A segunda opção seria usar a tecnologia flex, desenvolvida nos EUA. Lá, a lei do ar limpo (1992) estimulou a criação de carros flex que pudessem usar tanto gasolina quanto E85, combustível com “pelo menos” 85% de etanol. Além de incentivo fiscal, a montadora, obrigada a respeitar um nível máximo de emissões do conjunto de carros novos por ela fabricados, podia compensar a venda de modelos poluentes com a venda dos flex.
Como a venda de E85 era praticamente inexistente, os flex são, de fato, motores a gasolina que permitem o emprego de etanol como um “quebra galho”. Sérgio Habib, presidente da Citroën na época da decisão no Brasil, resumiu a inadequação do flex com uma metáfora: “Carro flex é como o pato que anda, voa e nada, mas não faz nenhuma delas bem feito". É um pouco injusta com o pato, que pelo menos nada bem, e com o flex, que é otimizado para a gasolina. O próprio conceito de E85 foi alterado nos EUA e, com esse rótulo, o conteúdo de etanol pode variar entre 51% e 83%.
Quando o carro flex foi lançado no Brasil, em 2003, todas as montadoras adotaram a tecnologia. Embora usando etanol de forma menos eficiente que os antigos modelos a etanol, o preço do etanol era tão competitivo que o flex foi bem aceito. O flex é uma solução de marketing bem-sucedida, a julgar pelos 25 milhões de carros que circulam no País, e que responde por mais de 90% das vendas de carros novos. Os demais carros novos são a gasolina. Nenhum carro a etanol é produzido, embora sua venda não esteja proibida.

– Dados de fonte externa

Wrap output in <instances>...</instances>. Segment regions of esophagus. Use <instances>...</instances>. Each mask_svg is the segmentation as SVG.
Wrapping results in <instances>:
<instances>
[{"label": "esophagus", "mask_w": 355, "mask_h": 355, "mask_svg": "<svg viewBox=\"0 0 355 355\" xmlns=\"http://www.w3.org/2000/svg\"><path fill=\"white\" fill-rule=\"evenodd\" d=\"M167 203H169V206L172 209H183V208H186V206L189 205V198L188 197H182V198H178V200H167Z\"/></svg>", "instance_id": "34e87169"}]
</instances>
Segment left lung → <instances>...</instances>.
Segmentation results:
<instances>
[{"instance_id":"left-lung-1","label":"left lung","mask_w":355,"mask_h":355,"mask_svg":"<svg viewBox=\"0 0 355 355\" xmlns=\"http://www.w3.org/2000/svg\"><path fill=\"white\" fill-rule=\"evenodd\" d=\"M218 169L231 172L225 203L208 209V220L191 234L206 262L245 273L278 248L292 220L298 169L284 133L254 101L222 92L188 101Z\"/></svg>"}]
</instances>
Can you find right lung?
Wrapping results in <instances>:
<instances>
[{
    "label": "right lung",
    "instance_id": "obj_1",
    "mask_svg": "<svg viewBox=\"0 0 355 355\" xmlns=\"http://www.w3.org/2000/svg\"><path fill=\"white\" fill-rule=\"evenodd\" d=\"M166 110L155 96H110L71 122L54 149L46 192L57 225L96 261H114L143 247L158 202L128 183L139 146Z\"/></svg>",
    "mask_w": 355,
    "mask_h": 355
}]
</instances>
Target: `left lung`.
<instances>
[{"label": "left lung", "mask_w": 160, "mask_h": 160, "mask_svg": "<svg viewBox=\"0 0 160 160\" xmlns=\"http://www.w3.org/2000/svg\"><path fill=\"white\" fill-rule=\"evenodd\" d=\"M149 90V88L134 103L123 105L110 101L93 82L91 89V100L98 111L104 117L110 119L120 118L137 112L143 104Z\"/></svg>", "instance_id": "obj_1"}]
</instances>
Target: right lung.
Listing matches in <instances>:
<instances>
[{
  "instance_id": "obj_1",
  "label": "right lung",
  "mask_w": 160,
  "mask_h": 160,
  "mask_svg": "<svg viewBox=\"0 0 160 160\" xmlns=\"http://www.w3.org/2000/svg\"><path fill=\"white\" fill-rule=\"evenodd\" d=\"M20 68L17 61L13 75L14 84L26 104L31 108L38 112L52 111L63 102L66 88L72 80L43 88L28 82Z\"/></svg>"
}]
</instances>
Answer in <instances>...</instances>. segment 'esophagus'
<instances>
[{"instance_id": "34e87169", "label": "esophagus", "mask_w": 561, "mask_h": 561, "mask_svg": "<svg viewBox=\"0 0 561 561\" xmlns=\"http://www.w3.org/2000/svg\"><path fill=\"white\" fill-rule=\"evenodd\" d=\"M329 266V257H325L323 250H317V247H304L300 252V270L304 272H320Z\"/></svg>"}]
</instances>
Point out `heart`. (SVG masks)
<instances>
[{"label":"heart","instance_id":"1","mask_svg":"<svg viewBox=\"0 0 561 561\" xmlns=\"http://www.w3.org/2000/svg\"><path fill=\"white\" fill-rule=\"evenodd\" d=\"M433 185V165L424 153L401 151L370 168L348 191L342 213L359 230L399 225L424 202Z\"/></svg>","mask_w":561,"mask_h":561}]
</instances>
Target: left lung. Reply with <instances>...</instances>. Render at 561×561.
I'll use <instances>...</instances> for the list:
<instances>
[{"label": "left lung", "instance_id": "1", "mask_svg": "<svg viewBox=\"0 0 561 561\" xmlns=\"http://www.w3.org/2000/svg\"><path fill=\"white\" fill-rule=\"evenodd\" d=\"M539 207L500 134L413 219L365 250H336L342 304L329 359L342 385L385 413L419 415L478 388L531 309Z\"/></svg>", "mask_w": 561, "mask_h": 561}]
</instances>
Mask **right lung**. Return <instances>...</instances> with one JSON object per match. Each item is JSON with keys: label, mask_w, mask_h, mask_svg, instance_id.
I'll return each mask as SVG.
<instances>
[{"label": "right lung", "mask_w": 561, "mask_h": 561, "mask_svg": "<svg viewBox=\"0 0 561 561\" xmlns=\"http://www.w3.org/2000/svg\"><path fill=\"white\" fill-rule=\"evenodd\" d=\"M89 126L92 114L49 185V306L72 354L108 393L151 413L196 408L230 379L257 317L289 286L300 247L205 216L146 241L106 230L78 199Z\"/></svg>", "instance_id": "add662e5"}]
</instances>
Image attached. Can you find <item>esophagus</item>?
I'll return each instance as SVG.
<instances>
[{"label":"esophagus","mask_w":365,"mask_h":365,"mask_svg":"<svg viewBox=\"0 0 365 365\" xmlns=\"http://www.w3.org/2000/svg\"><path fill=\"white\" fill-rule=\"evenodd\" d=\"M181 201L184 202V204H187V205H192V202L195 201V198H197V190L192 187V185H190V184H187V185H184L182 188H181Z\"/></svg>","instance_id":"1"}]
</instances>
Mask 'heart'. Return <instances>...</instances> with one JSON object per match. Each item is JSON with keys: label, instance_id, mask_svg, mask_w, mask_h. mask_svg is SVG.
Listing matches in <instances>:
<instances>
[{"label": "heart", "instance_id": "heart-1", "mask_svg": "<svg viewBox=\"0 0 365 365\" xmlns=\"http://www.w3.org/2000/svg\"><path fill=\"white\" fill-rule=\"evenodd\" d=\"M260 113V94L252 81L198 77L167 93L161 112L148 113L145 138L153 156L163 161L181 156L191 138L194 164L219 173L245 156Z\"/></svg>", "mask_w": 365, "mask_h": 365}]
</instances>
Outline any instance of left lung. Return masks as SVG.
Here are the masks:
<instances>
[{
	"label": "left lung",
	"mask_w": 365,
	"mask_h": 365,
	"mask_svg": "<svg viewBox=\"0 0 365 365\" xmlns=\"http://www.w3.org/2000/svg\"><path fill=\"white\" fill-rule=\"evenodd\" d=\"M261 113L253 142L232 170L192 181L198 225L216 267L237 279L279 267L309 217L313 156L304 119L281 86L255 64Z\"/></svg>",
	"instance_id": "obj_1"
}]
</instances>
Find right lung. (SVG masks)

As dificuldades para usar o etanol de forma mais eficiente se devem a preconceitos que limitam suas vantagens sobre a gasolina apenas à questão ambiental. A mais problemática é a regra pela qual, para haver paridade econômica, o preço do etanol pode ser, no máximo, igual a 70% do da gasolina. Essa regra, usada pela maioria dos proprietários de flex, corresponde à relação entre os poderes caloríficos dos dois combustíveis, sem levar em conta outros fatores, além de que a gasolina C, disponível nos postos, contém mais de 22% de etanol anidro, atualmente 27,5%.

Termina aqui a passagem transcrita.